**ENUNCIADO**
As afirmações a seguir concordam com a crônica abaixo? Responda sim ou não a cada uma e cite entre aspas as palavras da crônica que decidem. (a) Quem escreve já esteve na cidade de Nova York. (b) Quem escreve trabalhou como repórter em Manaus aos dezessete anos. (c) Quem escreve diz ter medo, acima de tudo, do terror.

**TEXTO PARA ANÁLISE**
>>

NY
Rogel Samuel
Não. Nunca fui a New York. Nem quero falar de terrorismo, aqui. Só o
Aeroporto conheço. A última vez que passei foi no ano passado. Vinha de
Portland. Sobrevoamos NY. À minha direita, a bela paisagem, estátua da
liberdade e torres do World Trade Center. Sobrevoávamos. É bom não
confundir terrorismo, com islamismo, como se tem feito. Mas não quero
falar disso. No "day after", TV ligada. Ontem vendo a TV. Naquela noite,
junto que meu amigo CL, que deve estar lendo em São João del Rey, o fim
do governo militar, num bar do Catete. Comemorávamos. Não cantávamos,
mas bebíamos e comíamos, que beber e comer é comemorar, prazeres humanos
antes da morte. Cheguei em casa, feliz e bêbado de felicidade, ligo TV e
rádio ao mesmo tempo, atrás de notícias. Tancredo no hospital. Passei a
noite vendo aquele repórter da globo que depois virou governador. O dia
nasceu, transcorreu. Tenho paixão pela reportagem. Fui repórter bem
jovem, em Manaus, aos dezessete anos. Jornalista de coração. Tenho na
carteira registro, ainda. Não sei para que serve, hoje. Jornal se fazia
de madrugada. Podia ter feito carreira, trabalhei na TV Rio, no Posto
Seis. A vida é um caminho ao inesperado. Ao desconhecido. Que buscamos?
"Que é viver? Permanecer, ou passar?" Não quero falar de New York,
cidade que não conheço, prédios que nunca vi. Fazia frio de madrugada.
Espero que, neste sábado, não esteja passando o filme: "O império
contra-ataca". Prefiro voltar à leitura de Alencar, que leio a
conta-gotas. Melhor voltar a falar de Manaus, de Bach, Beethoven. Chega
de tragédia! Meu medo não é do terror, mas da reação americana, sempre
exagerada. Está todo mundo falando em ódio, em vingança. "O ódio não
cura o ódio", diz um provérbio budista. "Cura-se o ódio com amor".
Buscam-se culpados fora. Às vezes estão dentro de nós. No nosso coração.
Mas é melhor hoje relaxar, que a crônica, bem ou mal, está escrita. Ufa!

<<

**MATERIAL LISTADO**
>>

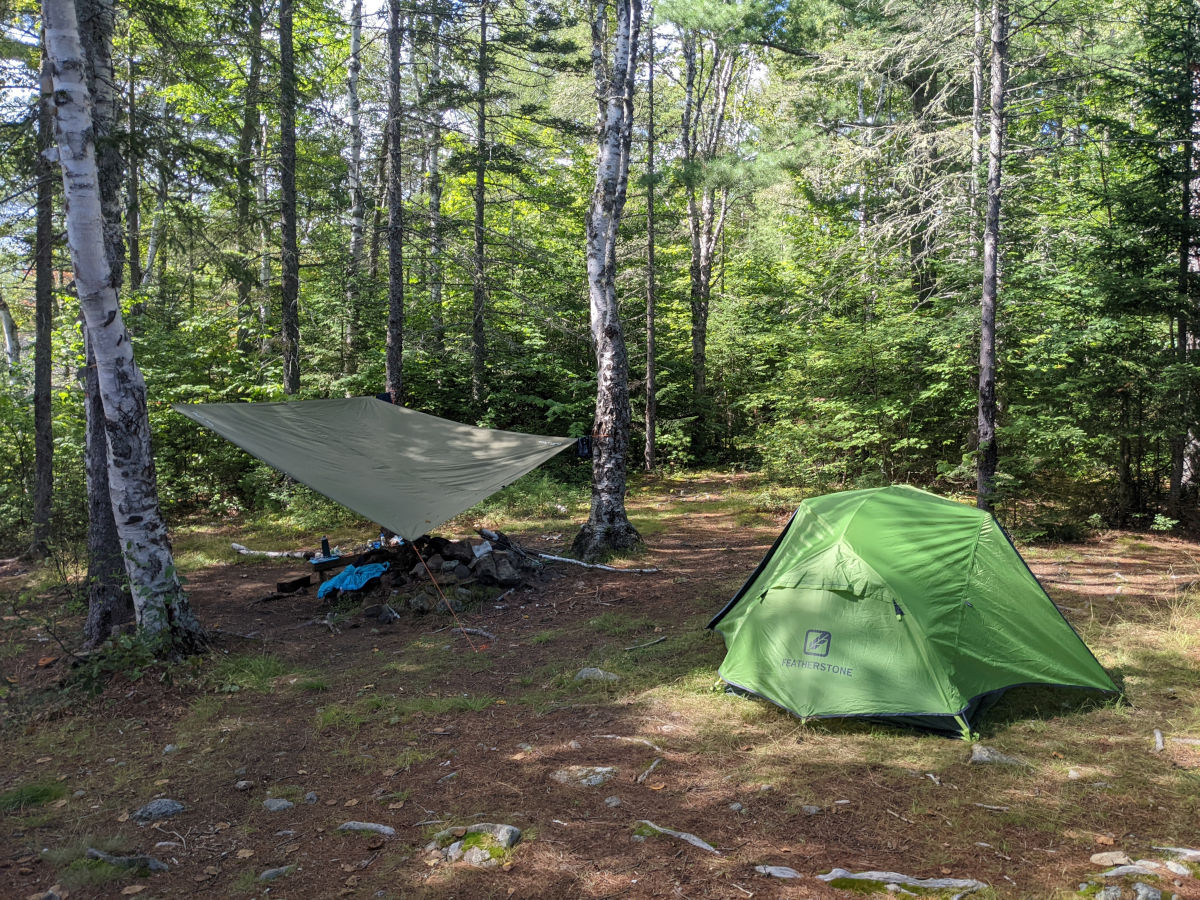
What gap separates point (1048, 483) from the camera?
32.4ft

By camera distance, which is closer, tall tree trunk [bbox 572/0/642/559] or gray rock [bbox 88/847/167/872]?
gray rock [bbox 88/847/167/872]

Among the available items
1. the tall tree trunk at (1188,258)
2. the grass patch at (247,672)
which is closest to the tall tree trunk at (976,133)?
the tall tree trunk at (1188,258)

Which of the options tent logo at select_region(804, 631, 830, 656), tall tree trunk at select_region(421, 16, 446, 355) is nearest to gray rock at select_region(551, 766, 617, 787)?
tent logo at select_region(804, 631, 830, 656)

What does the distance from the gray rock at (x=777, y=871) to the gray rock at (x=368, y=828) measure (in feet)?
5.20

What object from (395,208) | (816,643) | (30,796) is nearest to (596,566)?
(816,643)

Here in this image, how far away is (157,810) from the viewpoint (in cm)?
352

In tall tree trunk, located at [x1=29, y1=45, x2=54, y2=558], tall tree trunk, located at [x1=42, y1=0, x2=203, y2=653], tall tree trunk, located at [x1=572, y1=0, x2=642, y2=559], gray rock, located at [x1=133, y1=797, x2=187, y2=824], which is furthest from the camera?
tall tree trunk, located at [x1=29, y1=45, x2=54, y2=558]

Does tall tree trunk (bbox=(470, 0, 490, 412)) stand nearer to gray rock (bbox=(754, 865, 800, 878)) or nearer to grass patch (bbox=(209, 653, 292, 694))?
grass patch (bbox=(209, 653, 292, 694))

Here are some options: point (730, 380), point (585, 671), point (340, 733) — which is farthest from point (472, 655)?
point (730, 380)

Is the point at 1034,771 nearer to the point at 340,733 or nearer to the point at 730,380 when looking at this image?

<<

**RESPOSTA**
(a) Não: "Nunca fui a New York."
(b) Sim: "Fui repórter bem jovem, em Manaus, aos dezessete anos."
(c) Não: "Meu medo não é do terror, mas da reação americana, sempre exagerada."